I think it’s time to love your customers even more than you have in the past. Your customers want to see that you’re going out of your way to actually help them to be more successful, to help them be happier, so definitely love your customers even more.
I’d also look at how you can stand out in your industry because you need to grow market share. It’s highly likely your industry is probably going to shrink a little bit so you need to grow market share. How can you stand out as being the best?
I’d also create a list of all the hard questions that you ultimately want to answer over the next six months. As they say, never waste a good crisis; it’s actually like an opportunity so you can do things that you never thought you could do before.
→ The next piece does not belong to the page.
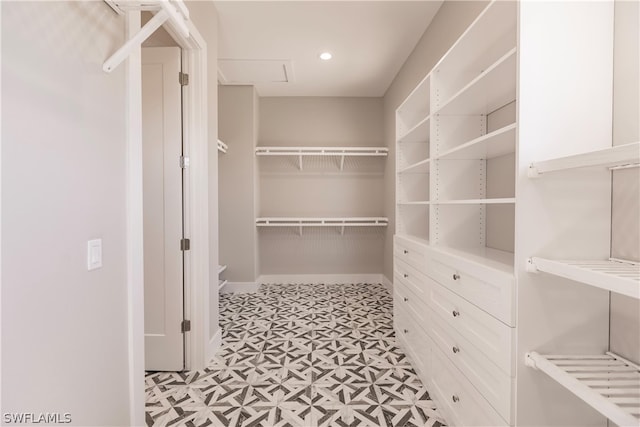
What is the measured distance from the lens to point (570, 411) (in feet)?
3.77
So I’d be making a list of all those hard questions that you never really wanted to ask because they were maybe too hard, but now you have the opportunity to actually ask them and to answer them.
In summary, be the best that you can be as both a company and as a leader or manager. And then it’s highly likely you’ll end up doing the best that you can. Have a very good critique of yourself and of your own performance as a leader, because you’re far from perfect — we can all improve. Have a really good list of those things that, if you could work on them, they’d make a really big difference to both your company and yourself as a leader or manager.
Ian: Those are fantastic things. That’s a good place to end up: love your customer, get out there and love the customer. Really appreciate your time. Thanks very much.